Was sich im Flüchtlingslager im Gegensatz zu sinnvoller Beschäftigung reichlich findet, ist das Prinzip Hoffnung: Es ist ein mit Absicht provisorischer Ort, für eine Zeit, von der die Bewohner hoffen, sie möge schnell vorübergehen.

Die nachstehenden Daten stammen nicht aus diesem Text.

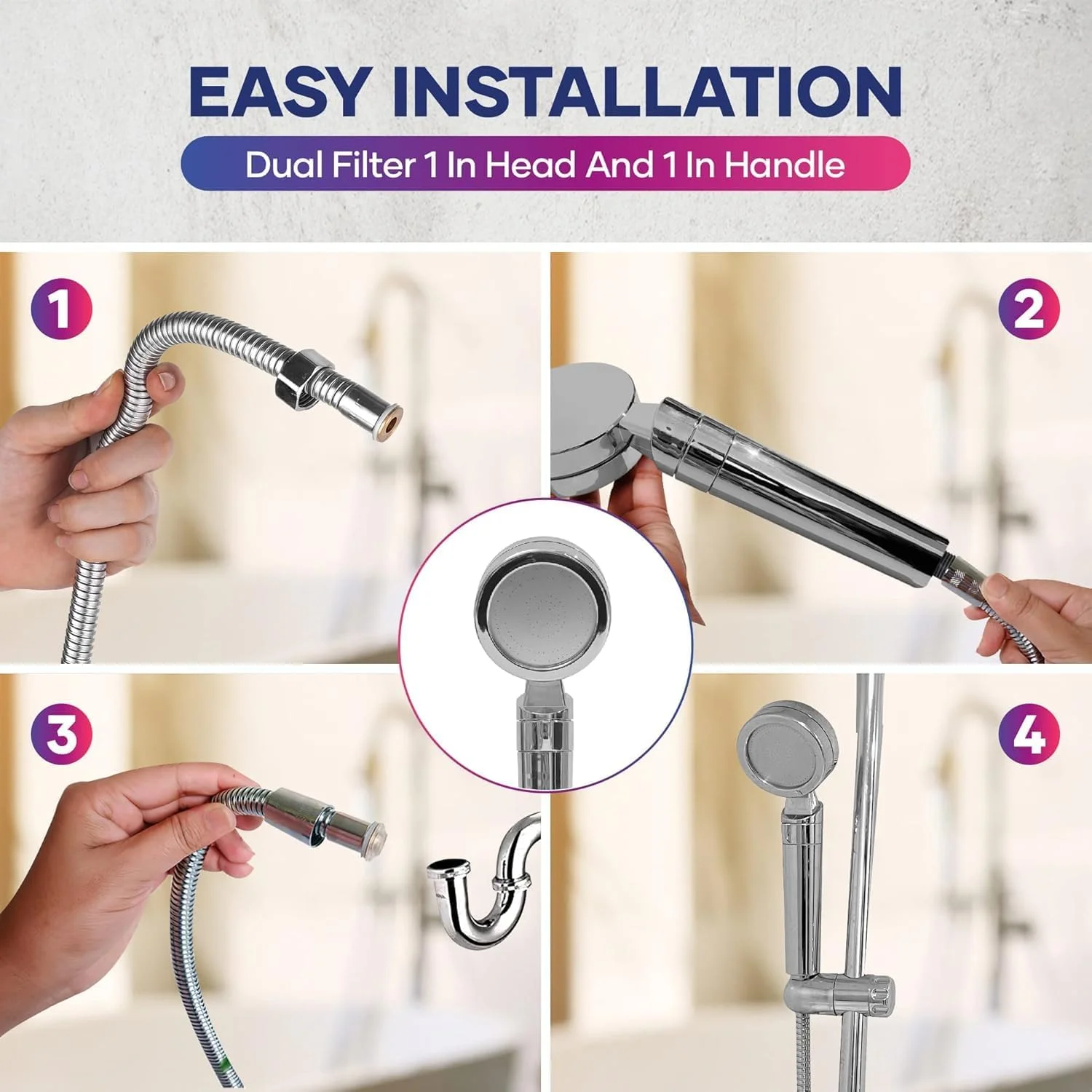 EASY INSTALLATION

Dual Filter 1 In Head And 1 In Handle

1

2

3

4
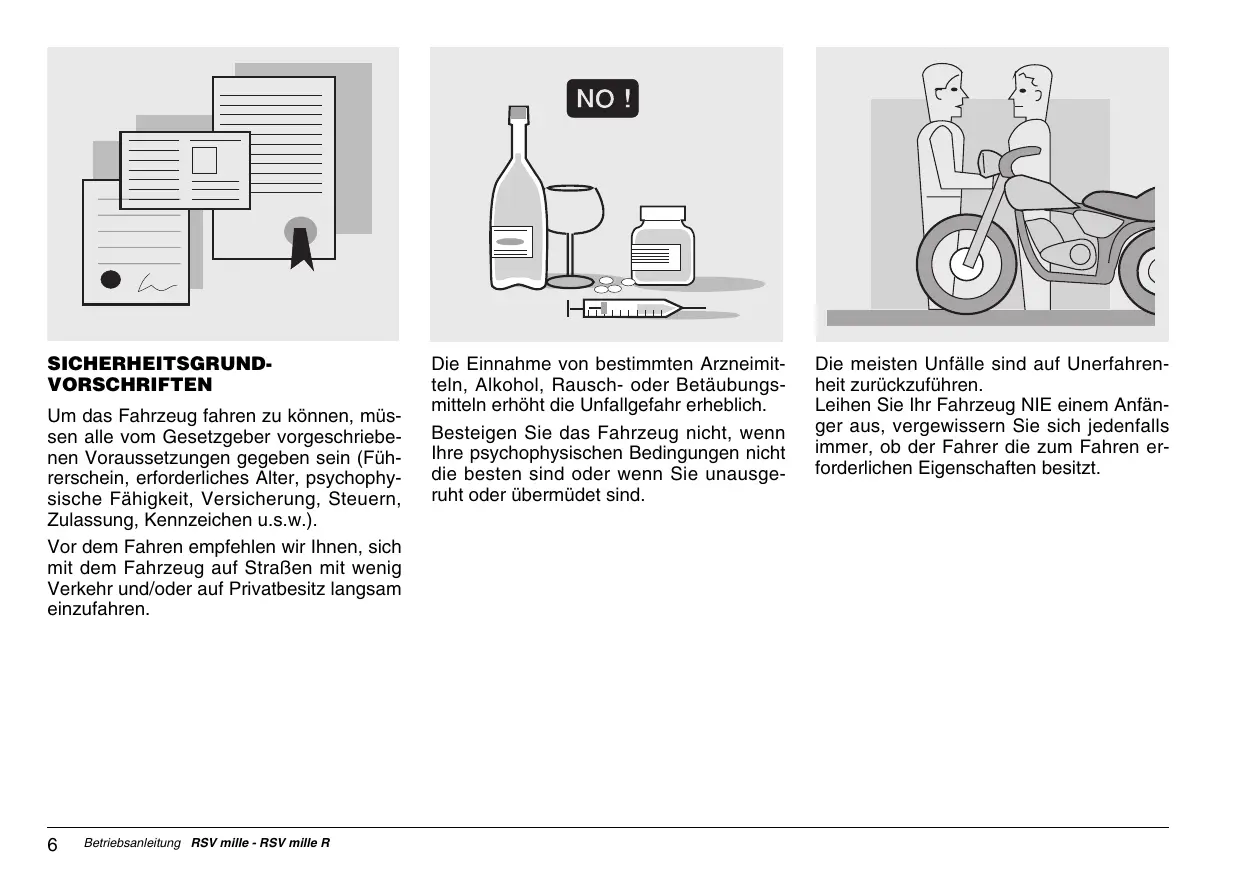 NO !

SICHERHEITSGRUNDVORSCHRIFTEN

Um das Fahrzeug fahren zu können, müssen alle vom Gesetzgeber vorgeschriebenen Voraussetzungen gegeben sein (Führerschein, erforderliches Alter, psychophysische Fähigkeit, Versicherung, Steuern, Zulassung, Kennzeichen u.s.w.).

Vor dem Fahren empfehlen wir Ihnen, sich mit dem Fahrzeug auf Straßen mit wenig Verkehr und/oder auf Privatbesitz langsam einzufahren.

Die Einnahme von bestimmten Arzneimitteln, Alkohol, Rausch- oder Betäubungsmitteln erhöht die Unfallgefahr erheblich.

Besteigen Sie das Fahrzeug nicht, wenn Ihre psychophysischen Bedingungen nicht die besten sind oder wenn Sie unausgeruht oder übermüdet sind.

Die meisten Unfälle sind auf Unerfahrenheit zurückzuführen.
Leihen Sie Ihr Fahrzeug NIE einem Anfänger aus, vergewissern Sie sich jedenfalls immer, ob der Fahrer die zum Fahren erforderlichen Eigenschaften besitzt.

6 Betriebsanleitung RSV mille - RSV mille R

Ein kleiner solidarischer Lichtblick für die syrischen Flüchtlinge kam Mitte Juni von höchster Ebene: Beim G-8-Gipfel in Nordirland kündigten US-Präsident Obama und Kanzlerin Merkel eine deutliche Auf­stockung der Hilfeleistungen an. Doch weiterhin agieren die Großmächte auf diesen Bürgerkrieg mehr hilflos als mächtig.

Im Oktober reisen die Clowns jedenfalls ein zweites Mal nach Syrien, um den Menschen dort ein paar sorglose Stunden zu schenken.